When employers and insurers use credit scores to make these decisions, they are missing an important part of what makes us individuals and how we make our decisions. This is especially true if you no longer borrow money and are just working to pay back your obligations.

We have heard of the great and all-powerful FICO score. But does anyone take the time to tell you how it’s composed? Here are the components of a FICO score according to the official Web site (

  1. Payment history

This includes late payments and the length of your late payments. On time payments keep your score high while late payments drop your score.

  1. Amount owed

This amount is shown along with your total credit available when you look at your credit report. The more you owe in relation to your available credit, the lower your score. So, as you pay off your debt, your score will rise, but will eventually go down if you do not take out any more debt.

Work item A: According to the FICO score text, what happens to your score as you pay off your debt?
Work item B: Copy everything in the FICO score text from "We have heard" down to "drop your score.", substituting "credit rating" for "FICO score".

Data items:
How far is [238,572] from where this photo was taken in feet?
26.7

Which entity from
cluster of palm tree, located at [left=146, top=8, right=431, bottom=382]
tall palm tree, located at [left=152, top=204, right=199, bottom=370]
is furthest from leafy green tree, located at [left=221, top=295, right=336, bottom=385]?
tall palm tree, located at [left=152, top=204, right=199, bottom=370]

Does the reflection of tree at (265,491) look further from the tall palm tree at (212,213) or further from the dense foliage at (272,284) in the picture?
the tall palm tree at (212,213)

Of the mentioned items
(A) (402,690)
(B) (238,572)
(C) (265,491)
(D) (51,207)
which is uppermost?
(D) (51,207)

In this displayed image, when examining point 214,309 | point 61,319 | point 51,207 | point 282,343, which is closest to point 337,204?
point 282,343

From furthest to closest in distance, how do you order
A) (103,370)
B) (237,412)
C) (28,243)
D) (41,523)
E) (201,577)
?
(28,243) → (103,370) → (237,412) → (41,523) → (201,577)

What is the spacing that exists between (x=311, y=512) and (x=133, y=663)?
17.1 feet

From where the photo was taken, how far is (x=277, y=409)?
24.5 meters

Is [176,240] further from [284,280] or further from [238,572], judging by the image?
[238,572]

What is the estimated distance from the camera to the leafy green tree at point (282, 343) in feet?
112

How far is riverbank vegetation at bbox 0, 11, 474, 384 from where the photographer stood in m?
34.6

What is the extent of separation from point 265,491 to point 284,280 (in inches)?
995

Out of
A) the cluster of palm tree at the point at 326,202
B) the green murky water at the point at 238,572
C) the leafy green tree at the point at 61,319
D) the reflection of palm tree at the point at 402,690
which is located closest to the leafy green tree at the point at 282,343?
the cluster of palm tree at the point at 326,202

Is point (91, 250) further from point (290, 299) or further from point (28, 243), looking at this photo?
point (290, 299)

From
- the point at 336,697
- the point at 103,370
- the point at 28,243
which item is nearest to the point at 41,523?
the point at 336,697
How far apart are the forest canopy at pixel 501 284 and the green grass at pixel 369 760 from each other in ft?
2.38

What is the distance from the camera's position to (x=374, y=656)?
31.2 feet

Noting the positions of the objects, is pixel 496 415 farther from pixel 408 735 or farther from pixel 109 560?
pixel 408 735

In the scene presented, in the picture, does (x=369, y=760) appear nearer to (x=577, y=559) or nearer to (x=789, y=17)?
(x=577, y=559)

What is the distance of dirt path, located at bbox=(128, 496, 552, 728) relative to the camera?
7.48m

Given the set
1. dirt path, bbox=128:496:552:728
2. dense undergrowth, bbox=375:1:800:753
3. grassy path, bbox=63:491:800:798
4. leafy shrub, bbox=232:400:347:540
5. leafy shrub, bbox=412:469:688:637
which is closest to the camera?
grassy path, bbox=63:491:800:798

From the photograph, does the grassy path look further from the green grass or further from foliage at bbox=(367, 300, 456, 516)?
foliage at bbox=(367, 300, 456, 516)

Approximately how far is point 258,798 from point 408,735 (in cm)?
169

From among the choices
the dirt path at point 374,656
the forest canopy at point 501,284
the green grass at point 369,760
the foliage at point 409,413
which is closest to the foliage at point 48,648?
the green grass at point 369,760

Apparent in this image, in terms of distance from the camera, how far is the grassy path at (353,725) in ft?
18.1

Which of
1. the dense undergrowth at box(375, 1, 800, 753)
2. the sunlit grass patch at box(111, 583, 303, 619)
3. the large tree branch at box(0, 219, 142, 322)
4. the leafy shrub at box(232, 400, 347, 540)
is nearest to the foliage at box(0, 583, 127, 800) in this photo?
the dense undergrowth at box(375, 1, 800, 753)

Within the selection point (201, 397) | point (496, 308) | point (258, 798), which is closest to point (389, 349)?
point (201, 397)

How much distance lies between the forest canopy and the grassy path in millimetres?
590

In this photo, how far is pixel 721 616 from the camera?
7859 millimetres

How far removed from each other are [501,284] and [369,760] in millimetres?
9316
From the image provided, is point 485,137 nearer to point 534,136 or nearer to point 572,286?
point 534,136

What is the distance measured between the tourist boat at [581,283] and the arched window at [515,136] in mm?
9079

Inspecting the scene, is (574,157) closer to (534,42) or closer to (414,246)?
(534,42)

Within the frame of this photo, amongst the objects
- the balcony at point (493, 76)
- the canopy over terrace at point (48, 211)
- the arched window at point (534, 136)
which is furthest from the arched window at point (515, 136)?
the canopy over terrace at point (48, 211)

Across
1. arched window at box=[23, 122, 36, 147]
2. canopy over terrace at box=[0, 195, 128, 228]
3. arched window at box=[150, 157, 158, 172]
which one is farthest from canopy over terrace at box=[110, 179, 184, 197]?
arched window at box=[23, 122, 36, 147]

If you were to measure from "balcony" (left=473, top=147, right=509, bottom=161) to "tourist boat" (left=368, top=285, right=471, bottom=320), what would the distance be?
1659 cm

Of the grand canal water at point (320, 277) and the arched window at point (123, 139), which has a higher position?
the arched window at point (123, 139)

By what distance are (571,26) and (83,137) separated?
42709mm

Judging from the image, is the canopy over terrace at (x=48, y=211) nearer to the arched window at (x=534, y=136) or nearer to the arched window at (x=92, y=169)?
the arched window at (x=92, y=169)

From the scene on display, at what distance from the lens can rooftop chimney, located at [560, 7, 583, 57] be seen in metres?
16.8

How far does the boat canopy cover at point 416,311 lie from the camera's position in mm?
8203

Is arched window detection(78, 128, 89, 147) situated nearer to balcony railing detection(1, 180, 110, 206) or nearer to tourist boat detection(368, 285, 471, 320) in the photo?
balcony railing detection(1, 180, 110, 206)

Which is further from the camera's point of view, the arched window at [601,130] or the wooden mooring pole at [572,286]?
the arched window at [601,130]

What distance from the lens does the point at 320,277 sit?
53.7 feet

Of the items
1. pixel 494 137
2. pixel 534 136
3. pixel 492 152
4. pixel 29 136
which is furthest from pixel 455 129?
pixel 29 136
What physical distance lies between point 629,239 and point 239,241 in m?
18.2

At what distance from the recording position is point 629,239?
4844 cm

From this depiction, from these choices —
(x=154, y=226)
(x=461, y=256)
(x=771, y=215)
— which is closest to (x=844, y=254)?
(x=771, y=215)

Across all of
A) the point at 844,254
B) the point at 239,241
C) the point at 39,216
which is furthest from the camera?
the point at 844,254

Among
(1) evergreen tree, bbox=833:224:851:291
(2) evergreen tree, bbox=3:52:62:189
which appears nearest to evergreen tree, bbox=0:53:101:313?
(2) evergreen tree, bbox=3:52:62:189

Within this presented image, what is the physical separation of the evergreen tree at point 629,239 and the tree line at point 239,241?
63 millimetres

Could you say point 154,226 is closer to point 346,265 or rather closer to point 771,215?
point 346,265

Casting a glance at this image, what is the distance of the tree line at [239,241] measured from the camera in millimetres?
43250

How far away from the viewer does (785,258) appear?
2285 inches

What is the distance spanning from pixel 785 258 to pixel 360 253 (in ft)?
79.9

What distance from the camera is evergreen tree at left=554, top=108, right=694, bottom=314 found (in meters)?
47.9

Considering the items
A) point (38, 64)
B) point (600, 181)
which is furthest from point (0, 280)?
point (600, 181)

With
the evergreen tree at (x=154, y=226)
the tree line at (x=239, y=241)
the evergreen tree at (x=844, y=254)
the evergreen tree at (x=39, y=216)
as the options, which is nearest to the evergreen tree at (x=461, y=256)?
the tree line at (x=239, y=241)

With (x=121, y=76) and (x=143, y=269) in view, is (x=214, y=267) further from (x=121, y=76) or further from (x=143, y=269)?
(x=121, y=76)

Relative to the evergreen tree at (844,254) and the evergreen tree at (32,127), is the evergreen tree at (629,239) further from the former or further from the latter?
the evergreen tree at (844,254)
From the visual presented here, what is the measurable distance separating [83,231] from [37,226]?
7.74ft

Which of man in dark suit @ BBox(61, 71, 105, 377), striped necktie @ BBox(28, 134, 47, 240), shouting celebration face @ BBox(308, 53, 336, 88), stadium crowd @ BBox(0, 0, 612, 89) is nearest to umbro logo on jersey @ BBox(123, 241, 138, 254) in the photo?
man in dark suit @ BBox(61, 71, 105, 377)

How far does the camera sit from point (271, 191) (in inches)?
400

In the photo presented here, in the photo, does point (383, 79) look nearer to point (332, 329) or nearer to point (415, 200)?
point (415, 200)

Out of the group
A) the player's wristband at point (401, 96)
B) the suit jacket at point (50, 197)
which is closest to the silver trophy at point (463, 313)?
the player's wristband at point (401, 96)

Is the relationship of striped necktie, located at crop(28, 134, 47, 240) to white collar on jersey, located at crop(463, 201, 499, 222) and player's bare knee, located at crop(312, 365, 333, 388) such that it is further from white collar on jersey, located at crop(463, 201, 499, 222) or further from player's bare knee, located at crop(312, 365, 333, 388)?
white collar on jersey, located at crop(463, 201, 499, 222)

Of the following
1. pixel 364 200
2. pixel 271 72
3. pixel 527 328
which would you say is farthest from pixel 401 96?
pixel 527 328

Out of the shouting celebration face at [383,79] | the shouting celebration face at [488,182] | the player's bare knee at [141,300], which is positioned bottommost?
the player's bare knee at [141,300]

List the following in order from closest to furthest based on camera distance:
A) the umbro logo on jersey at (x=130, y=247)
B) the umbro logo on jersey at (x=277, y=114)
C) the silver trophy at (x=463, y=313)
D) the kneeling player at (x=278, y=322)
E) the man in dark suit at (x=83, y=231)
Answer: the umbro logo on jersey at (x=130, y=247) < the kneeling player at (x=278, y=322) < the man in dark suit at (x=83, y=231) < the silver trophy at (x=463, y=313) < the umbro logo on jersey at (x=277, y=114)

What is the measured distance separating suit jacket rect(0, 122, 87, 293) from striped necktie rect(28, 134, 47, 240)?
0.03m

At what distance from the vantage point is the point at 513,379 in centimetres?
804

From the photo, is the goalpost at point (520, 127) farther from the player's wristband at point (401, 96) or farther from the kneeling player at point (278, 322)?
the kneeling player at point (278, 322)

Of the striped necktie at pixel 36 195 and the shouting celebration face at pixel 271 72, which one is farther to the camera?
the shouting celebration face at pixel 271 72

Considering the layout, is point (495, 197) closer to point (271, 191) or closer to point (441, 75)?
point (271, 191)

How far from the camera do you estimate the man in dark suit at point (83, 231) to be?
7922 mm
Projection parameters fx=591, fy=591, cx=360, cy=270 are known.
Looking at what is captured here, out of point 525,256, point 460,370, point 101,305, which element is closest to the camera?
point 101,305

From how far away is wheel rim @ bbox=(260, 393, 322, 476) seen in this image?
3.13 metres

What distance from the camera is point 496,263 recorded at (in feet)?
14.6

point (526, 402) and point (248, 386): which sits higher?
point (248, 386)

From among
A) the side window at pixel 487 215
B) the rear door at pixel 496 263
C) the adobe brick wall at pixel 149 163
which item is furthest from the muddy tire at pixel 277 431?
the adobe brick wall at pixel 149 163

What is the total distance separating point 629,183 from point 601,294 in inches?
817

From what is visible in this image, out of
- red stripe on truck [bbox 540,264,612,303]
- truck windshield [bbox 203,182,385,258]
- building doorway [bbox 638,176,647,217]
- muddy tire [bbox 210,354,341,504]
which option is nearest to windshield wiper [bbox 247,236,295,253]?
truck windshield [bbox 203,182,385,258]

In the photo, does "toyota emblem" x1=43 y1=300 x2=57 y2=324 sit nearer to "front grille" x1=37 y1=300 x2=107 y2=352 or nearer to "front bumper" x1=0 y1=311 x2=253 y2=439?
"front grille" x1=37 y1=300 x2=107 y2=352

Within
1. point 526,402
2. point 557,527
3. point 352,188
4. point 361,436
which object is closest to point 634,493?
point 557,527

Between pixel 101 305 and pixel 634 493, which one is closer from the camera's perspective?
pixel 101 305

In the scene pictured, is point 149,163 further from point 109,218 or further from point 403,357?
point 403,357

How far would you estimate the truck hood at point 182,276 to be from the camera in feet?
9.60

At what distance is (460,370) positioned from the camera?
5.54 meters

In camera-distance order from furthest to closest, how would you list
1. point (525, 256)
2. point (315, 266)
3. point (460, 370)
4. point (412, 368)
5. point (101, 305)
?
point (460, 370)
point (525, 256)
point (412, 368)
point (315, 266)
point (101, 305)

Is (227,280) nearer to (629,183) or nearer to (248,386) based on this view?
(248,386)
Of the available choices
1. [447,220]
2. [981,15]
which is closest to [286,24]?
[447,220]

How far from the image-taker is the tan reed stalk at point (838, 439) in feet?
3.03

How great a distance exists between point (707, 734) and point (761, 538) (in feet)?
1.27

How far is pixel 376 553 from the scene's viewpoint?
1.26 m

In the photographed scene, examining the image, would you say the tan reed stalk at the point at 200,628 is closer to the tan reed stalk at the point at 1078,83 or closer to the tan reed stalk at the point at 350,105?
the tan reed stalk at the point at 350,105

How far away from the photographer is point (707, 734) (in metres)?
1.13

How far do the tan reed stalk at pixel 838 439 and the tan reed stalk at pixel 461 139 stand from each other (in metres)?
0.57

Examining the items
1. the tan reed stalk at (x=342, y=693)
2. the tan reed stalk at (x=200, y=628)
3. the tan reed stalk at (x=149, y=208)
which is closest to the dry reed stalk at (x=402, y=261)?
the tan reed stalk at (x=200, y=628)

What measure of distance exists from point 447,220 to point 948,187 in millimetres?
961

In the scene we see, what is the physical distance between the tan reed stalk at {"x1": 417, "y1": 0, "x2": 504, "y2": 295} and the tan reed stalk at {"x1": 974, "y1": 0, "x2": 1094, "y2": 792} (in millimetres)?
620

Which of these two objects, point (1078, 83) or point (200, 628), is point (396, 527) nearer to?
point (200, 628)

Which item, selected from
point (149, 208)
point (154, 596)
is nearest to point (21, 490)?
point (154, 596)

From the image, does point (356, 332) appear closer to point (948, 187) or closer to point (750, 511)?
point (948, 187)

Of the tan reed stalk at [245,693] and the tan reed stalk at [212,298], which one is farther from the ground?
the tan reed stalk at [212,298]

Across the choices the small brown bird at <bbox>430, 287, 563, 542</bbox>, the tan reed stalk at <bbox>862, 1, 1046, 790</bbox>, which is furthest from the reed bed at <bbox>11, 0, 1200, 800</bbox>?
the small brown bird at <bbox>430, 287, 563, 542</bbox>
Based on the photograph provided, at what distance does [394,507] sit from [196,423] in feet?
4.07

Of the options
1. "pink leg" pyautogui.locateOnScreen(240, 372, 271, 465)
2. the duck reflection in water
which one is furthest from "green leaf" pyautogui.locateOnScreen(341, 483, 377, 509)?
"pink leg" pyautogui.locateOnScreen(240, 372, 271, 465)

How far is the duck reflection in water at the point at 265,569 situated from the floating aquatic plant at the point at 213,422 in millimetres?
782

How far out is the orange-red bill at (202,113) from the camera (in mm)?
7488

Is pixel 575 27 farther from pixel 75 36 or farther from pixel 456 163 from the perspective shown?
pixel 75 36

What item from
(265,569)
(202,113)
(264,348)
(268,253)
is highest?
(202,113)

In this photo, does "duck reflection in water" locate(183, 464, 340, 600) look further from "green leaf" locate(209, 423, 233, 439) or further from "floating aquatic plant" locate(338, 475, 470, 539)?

Written reply A: Your score rises, but it will eventually go down if you do not take out any more debt.

Written reply B:
We have heard of the great and all-powerful credit rating. But does anyone take the time to tell you how it’s composed? Here are the components of a credit rating according to the official Web site (

  1. Payment history

This includes late payments and the length of your late payments. On time payments keep your score high while late payments drop your score.